Cumhurbaşkanı Demirel bunu da önemle vurguluyor.
Demirel; "Dünya konjonktürlerinin ve Türkiye'nin coğrafyasının diplomatlara çetin görevler yüklediğini" hatırlatıyor.
Diplomasi zor bir koşudur ama Türkiye gibi büyük bir ülke bu koşuda da başarılı olmak zorundadır.

TRAFİKTE "tek kişi yasağı" geliyor.
İstanbul Valisi trafikle ilgili bir dizi önlem düşünüyor. Bunu takdirle karşılamak gerekir.
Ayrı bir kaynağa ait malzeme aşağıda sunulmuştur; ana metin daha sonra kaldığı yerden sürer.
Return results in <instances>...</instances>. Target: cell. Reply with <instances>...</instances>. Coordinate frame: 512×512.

Ama "tek kişi yasağı" öyle mi?
Düşünün bir genç kızınız var, sabah şehrin bir ucundan kalkacak 8.30'da Beyazıt'ta veya Avcılar'da üniversitede olacak.
Derse doğru dürüst yetişsin diye arabanızı ona verdiniz.
Ama bu yasak gelirse kızınız fakülteye gidemeyecek.
"Araba yerine toplu taşım aracı ile gitsin" denilebilir.
İşte işin püf noktası da bu.
Ne zaman rahat, temiz, gittiği yere zamanında varabilen, gereken sayıda toplu taşım aracı sağlanırsa "tek kişi yasağı" da o zaman çok haklı olarak yürürlüğe konulabilir. Kimse de itiraz edemez.
Bugünkü şartlarda ise "tek kişi yasağı" boş laf.